O final do jogo reforçou a ideia de comunhão entre jogadores e adeptos, na volta que equipa e treinador deram ao estádio. Veja aqui as imagens.

No fim, falou o capitão Rui Patrício, para reforçar a ideia de união do grupo em nome do clube. «Somos um grupo unido, jogadores do Sporting, e sabemos o que temos de fazer, trabalhar, dar o máximo nos treinos e nos jogos, é isso que vamos continuar a fazer até ao final. Lutar pelas competições que temos, ainda estamos em três.»

E falou Jorge Jesus, para deixar clara a sua posição, em nome dos jogadores e do clube: «Estive sempre do lado dos jogadores.» Para explicar qual foi a sua prioridade no meio da turbulência: «Sabia que era importante para o Sporting que o treinador tivesse a possibilidade de ter os melhores para jogar contra o Paços. Foi por isso que me bati. Foi uma luta natural em defesa dos interesses do Sporting.» E para reconhecer que foram difíceis, e inéditos, estes dias: «Já passei por tudo: ainda não tinha passado por esta, mas sei que o barómetro de qualquer clube são os jogadores.»

Depois Bruno de Carvalho voltou a falar. Desta vez sentou-se na sala de imprensa a falar de ingratidão e a ocupar o tempo que deveria ser para rescaldo do jogo. O treinador do Paços à espera, o Paços a ameaçar ir-se embora, foi assim o final da noite em Alvalade.

No imediato, a questão passa a ser institucional, com a tomada de posição de Marta Soares, do próprio Bruno de Carvalho e também da Holdimo, que detém 30 por cento das ações da SAD e requereu já a convocação de uma Assembleia Geral da SAD.
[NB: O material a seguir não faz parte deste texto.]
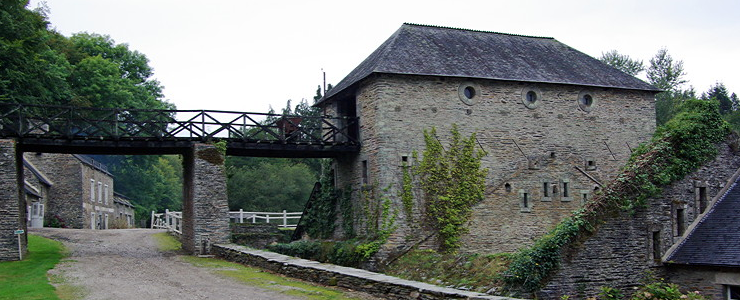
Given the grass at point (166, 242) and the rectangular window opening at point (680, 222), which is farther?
the grass at point (166, 242)

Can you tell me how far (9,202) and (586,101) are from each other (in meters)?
19.0

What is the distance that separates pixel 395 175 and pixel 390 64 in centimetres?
361

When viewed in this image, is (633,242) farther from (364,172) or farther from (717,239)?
(364,172)

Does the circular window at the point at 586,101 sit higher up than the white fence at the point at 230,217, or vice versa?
the circular window at the point at 586,101

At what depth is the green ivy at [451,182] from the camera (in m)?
22.5

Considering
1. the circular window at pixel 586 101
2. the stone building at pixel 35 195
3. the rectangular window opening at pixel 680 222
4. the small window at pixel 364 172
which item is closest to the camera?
the rectangular window opening at pixel 680 222

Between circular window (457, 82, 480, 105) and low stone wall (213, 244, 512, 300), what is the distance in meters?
9.43

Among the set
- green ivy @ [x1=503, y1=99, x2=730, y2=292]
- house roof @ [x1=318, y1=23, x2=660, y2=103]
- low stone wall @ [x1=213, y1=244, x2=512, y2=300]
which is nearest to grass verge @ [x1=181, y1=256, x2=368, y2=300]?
low stone wall @ [x1=213, y1=244, x2=512, y2=300]

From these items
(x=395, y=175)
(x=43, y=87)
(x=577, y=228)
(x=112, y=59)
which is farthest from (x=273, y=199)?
(x=577, y=228)

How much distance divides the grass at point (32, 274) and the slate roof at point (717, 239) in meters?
14.1

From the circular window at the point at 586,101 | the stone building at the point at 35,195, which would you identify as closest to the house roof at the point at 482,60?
the circular window at the point at 586,101

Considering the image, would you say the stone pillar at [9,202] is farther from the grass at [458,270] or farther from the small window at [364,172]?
the grass at [458,270]

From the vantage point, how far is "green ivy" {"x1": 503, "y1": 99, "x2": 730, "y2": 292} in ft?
52.5

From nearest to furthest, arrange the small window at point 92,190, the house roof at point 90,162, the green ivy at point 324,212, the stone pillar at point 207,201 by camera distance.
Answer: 1. the stone pillar at point 207,201
2. the green ivy at point 324,212
3. the house roof at point 90,162
4. the small window at point 92,190
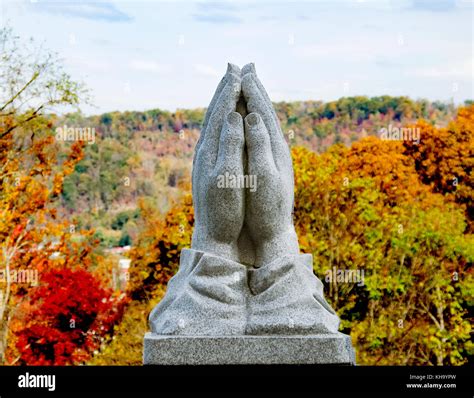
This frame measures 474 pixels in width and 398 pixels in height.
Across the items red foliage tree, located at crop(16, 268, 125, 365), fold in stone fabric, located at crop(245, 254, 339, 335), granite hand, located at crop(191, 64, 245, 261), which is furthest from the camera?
red foliage tree, located at crop(16, 268, 125, 365)

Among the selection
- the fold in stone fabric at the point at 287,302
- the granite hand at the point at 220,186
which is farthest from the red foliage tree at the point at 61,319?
the fold in stone fabric at the point at 287,302

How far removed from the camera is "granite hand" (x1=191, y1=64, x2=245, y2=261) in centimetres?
835

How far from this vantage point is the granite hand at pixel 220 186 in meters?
8.35

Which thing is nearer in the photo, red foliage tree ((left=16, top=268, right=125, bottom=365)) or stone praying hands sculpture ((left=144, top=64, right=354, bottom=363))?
stone praying hands sculpture ((left=144, top=64, right=354, bottom=363))

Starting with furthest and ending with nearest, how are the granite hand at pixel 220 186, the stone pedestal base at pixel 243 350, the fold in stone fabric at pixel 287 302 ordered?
the granite hand at pixel 220 186
the fold in stone fabric at pixel 287 302
the stone pedestal base at pixel 243 350

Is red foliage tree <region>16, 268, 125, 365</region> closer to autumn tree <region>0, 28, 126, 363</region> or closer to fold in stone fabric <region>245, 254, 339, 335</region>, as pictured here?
autumn tree <region>0, 28, 126, 363</region>

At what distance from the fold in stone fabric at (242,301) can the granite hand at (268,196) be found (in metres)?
0.24

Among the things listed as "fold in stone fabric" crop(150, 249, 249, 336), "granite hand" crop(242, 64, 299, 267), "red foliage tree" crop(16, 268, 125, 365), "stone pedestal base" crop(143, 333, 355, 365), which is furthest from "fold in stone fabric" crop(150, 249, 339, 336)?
"red foliage tree" crop(16, 268, 125, 365)

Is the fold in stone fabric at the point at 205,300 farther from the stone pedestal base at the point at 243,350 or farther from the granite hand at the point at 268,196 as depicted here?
the granite hand at the point at 268,196

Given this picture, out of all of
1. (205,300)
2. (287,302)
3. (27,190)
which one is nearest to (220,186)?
(205,300)

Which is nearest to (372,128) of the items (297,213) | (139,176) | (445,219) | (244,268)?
(139,176)

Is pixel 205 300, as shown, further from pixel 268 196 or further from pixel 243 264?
pixel 268 196
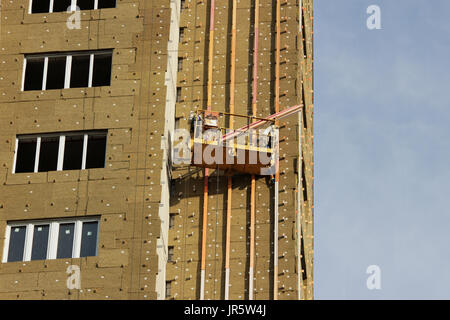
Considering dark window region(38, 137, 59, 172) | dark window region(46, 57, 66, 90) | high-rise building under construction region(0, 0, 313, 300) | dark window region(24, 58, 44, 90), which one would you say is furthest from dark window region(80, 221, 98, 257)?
dark window region(24, 58, 44, 90)

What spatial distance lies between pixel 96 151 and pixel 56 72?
5.84 metres

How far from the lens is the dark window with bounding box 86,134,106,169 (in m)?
76.6

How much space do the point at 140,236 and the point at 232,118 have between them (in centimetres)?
987

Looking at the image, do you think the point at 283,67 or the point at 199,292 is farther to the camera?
the point at 283,67

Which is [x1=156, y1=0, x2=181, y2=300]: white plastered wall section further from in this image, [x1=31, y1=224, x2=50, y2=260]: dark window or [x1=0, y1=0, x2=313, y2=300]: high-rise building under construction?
[x1=31, y1=224, x2=50, y2=260]: dark window

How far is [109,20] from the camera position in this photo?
80250mm

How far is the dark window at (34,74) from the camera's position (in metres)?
79.5

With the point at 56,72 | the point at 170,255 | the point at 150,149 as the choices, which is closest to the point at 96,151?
the point at 150,149

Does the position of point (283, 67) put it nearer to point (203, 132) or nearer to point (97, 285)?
point (203, 132)

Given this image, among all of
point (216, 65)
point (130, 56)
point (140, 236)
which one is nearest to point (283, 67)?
point (216, 65)

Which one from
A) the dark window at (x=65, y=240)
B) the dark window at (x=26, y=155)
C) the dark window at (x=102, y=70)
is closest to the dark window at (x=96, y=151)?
the dark window at (x=26, y=155)

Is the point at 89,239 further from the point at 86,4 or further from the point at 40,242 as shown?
the point at 86,4

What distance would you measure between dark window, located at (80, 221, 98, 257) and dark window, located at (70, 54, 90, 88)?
28.7 ft

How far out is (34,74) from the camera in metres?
79.9
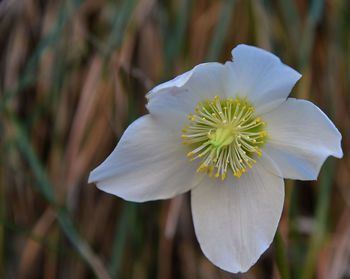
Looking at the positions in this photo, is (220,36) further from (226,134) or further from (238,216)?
(238,216)

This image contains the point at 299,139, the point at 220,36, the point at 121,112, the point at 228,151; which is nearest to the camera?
the point at 299,139

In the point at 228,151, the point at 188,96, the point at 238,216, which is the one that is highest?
the point at 188,96

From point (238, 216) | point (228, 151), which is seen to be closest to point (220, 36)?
point (228, 151)

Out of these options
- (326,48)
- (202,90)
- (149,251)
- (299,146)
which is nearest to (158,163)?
(202,90)

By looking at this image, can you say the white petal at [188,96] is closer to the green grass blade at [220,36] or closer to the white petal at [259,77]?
the white petal at [259,77]

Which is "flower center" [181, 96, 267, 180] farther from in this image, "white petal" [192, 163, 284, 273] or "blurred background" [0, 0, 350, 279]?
"blurred background" [0, 0, 350, 279]

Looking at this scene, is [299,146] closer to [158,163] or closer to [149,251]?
[158,163]

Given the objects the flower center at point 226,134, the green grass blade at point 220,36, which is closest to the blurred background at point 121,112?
the green grass blade at point 220,36

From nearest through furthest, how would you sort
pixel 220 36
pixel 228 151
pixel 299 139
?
pixel 299 139
pixel 228 151
pixel 220 36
Quanto à equipa, o futuro dirá que consequências terá tudo isto. Algumas poderão estar para breve. Fábio Coentrão foi um dos visados por Bruno de Carvalho e na noite de domingo o dirigente alimentou a ideia de que estará mesmo sobre a mesa a rescisão do contrato de empréstimo com o Real Madrid.

Para breve mesmo estão todas as decisões da temporada. Já na quinta-feira o Sporting joga em Alvalade a segunda mão dos «quartos» da Liga Europa com o At. Madrid. No fim de semana visita o Belenenses para a Liga e na quarta-feira recebe o FC Porto para a decisão da meia-final da Taça de Portugal, onde procura dar a volta à desvantagem de 1-0 trazida do Dragão.

Com o Sporting no terceiro lugar na Liga, a seis pontos do líder Benfica, cinco pontos do FC Porto, segundo, e três de vantagem sobre o Sp. Braga, quarto, restam ainda mais quatro jornadas de campeonato, incluindo dérbi com o Benfica na penúltima ronda.